Il y a de quoi interloquer le plus blasé des observateurs de la vie politique chinoise : le premier ministre, Wen Jiabao, a écrit, il y a quelques jours, un article vantant les mérites d'un ancien chef du Parti communiste chinois (PCC) limogé, et dont la mort fut le déclencheur des manifestations de la place Tiananmen en 1989 !
Un « papier » d'autant plus étonnant qu'il a été publié dans Le Quotidien du peuple, l'organe central du PCC, et que Hu Yaobang, mort en 1989 deux ans après son renvoi pour « erreurs à propos de principes politiques importants », fut un réformateur d'une audace que la Chine n'a pas connue depuis. Il voulait combiner réformes politiques et économiques, dénonça au Tibet une « colonisation » par les Chinois Han et proposa que la région tibétaine soit administrée par des cadres tibétains du parti.

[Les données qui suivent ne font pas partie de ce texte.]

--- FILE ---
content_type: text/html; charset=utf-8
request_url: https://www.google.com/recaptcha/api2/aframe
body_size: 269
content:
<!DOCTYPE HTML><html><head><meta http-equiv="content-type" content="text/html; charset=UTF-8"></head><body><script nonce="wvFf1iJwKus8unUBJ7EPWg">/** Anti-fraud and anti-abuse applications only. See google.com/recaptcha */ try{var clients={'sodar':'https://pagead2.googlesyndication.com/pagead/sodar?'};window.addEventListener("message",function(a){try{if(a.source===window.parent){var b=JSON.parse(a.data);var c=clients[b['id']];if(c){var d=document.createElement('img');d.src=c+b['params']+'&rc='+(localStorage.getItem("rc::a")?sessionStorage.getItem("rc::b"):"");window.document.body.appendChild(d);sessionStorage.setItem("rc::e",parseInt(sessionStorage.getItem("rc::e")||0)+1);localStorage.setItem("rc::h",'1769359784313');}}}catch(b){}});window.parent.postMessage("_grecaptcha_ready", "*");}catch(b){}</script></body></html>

« J'ai personnellement constaté à quel point Hu Yaobang s'engageait dans son travail jour et nuit, travaillant pour le bénéfice du peuple et pour le parti », écrit Wen Jiabao dans cet article, dont la publication a coïncidé avec le vingt et unième anniversaire de la mort de l'ancien secrétaire général du PCC.
Prenant prétexte d'une récente visite au Guizhou, région déshéritée du sud, frappée par la sécheresse, le premier ministre chinois se livre à un très émotionnel éloge de M. Hu, qu'il avait un jour accompagné dans cette province : « Je garde dans mon coeur ses précieux enseignements. Son style et son attitude ont grandement influencé mon travail, mes apprentissages et ma vie », poursuit-il, rappelant à quel point l'ancien patron du parti tenait « autant que possible à connaître la réelle situation des masses populaires ». « J'écris pour dire à quel point il me manque », conclut-il.
L'initiative interpelle la communauté des observateurs. Comment interpréter ce que certains spécialistes décrivent comme une sorte de « secousse » politique ?
Luttes en perspective
A l'heure où l'actuelle direction de l'appareil fait preuve de la plus grande pusillanimité politique et donne l'impression d'être sur ses gardes en embastillant à tour de bras les critiques radicaux du régime, on a peine à déchiffrer l'intention de cette réhabilitation en règle du défunt symbole de l'ouverture politique chinoise des années 1980.
Certes, le rapport qu'entretient l'actuel pouvoir avec la mémoire de Hu Yaobang est des plus complexe : l'homme a été limogé par Deng Xiaoping pour avoir laissé se tenir des manifestations étudiantes en 1986, mais il a été le mentor de l'actuel président et chef du parti, Hu Jintao. Ce dernier fut adoubé politiquement dans la Ligue de la jeunesse communiste, à l'époque où Hu Yaobang en était président.
Pourtant, les anniversaires de sa mort passent en général inaperçus. Au point que le dissident Qi Zhiyong a été placé en résidence surveillée la semaine passée pour l'empêcher de fêter publiquement l'anniversaire du décès de Yu Yaobang.
Wen Jiabao veut-il laisser son empreinte avant de passer la main en 2012, lui dont la célèbre photo le montre sur la place Tiananmen, deux semaines avant le massacre du 4 juin 1989, au côté d'un autre libéral, l'ancien secrétaire général du parti Zhao Ziyang ? Est-ce l'annonce de luttes dans l'appareil, déjà tiraillé par les prémices du prochain congrès du parti en 2012 ? Cet article, qui fera date, risque de demeurer un moment une énigme. Rien ne permet en effet de le décrypter comme la promesse bien improbable d'une prochaine démocratisation du régime.